Download - February 2022 – 5 / 9 观点
The games industry is no longer the exclusive realm of bedroom-dwelling teenagers. It is estimated to be the second most valuable of the entertainment media (behind TV) by global revenue and now ranges from AAA titles with combined development and marketing budgets of over $316M (as reported by CD Projekt RED for Cyberpunk 2077) all the way to hyper-casual mobile apps designed to ensnare all demographics.
With such budgets and audiences comes widespread advertising. The UK has a robust advertising regulatory system with which all advertising should comply. This is principally located in the UK Code of Broadcast Advertising (which applies to all television and radio advertising – the BCAP Code), and the UK Code of Non-broadcast Advertising and Direct & Promotional Marketing (which applies all non-broadcast advertising – the CAP Code). The BCAP Code is enforced by Ofcom, whereas the CAP Code is enforced by the Advertising Standards Authority.
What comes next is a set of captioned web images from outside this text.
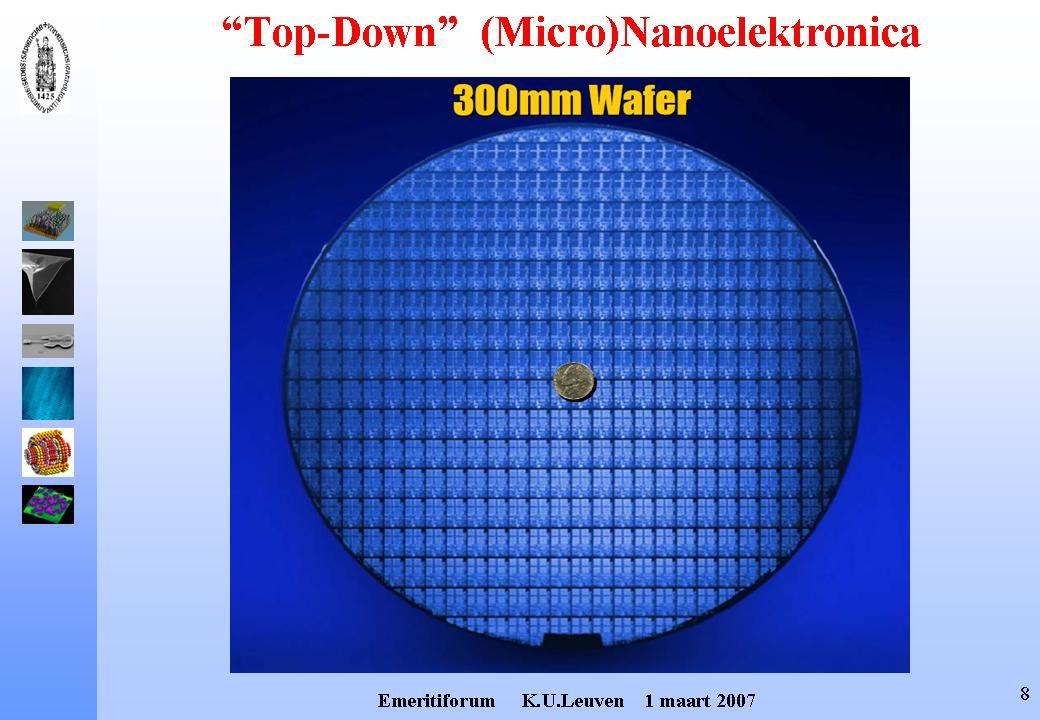 STM-tip Scannning Tunneling Microscoop (STM) Manipuleren van Atomen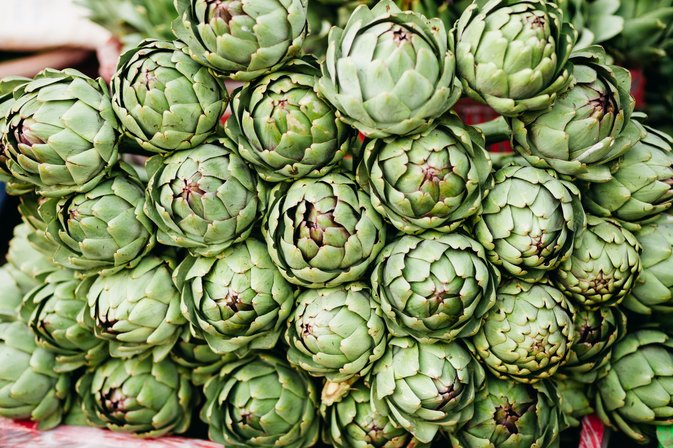 Can Pregnant Women Eat Artichokes?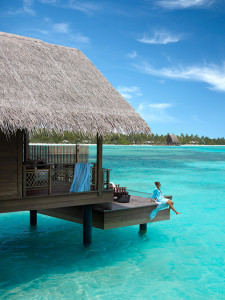 Water Villa with model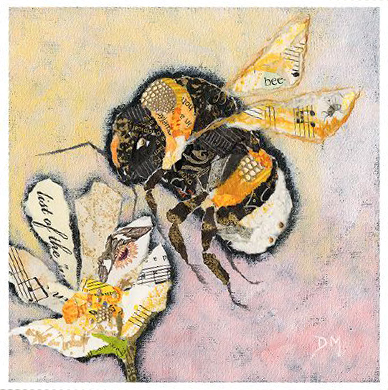 Dawn Maciocia - Bumble Bee Card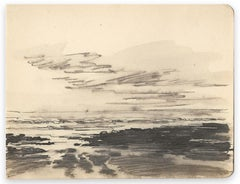 Black Sea Horizon - Original Ink by Louis-Charles Willaume - 1938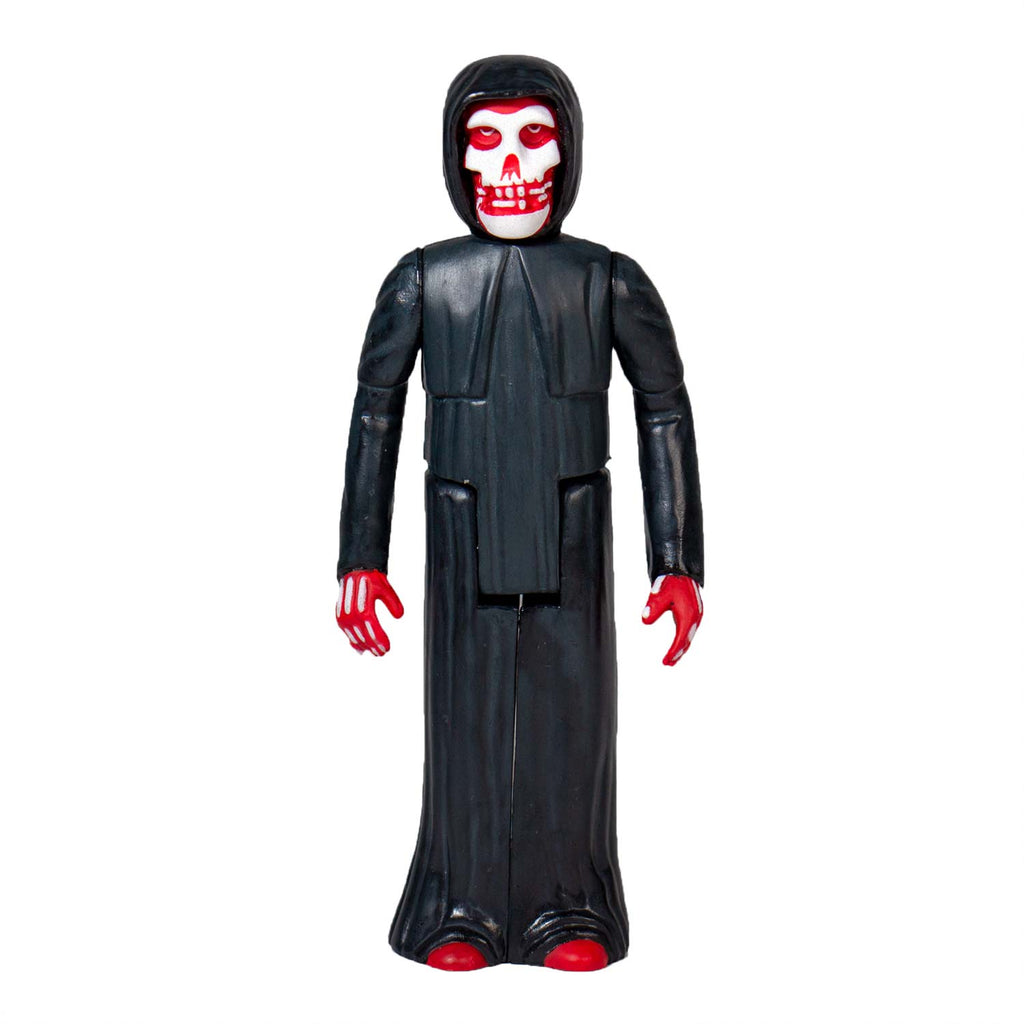 "Super7 Legacy of Brutality The Fiend 3.75"" ReAction Figure Action Figure"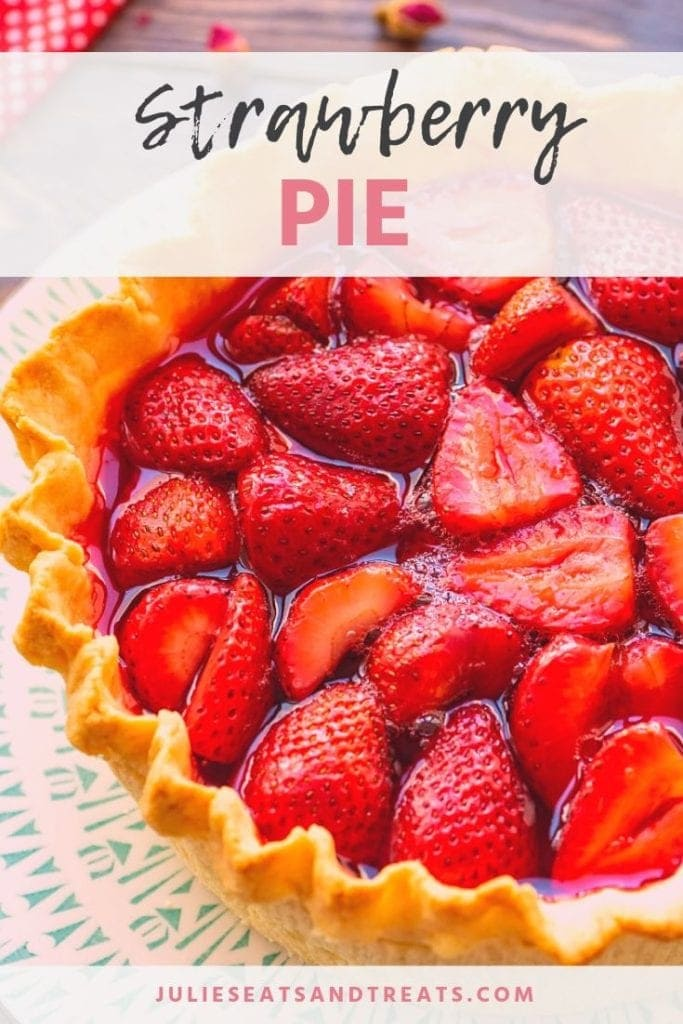 Strawberry pie on a blue and white plate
Guidance is also offered by the Broadcast Committee of Advertising Practice and the Committee of Advertising Practice which cooperate with the ASA.
Given concerns around addictive behaviour and spending patterns associated with video games, particularly in relation to children and other vulnerable groups, there are specific rules and additional guidance around adverts for and in games.
Although advertisers publishing especially egregious advertising can be subject to fines and other criminal penalties, the main harm which will be incurred by non-compliant advertising is reputational. The ASA publishes rulings against advertisers which breach the rules and these are regularly picked up by the press in respect of high profile individuals and organisations so there is a real incentive to get it right.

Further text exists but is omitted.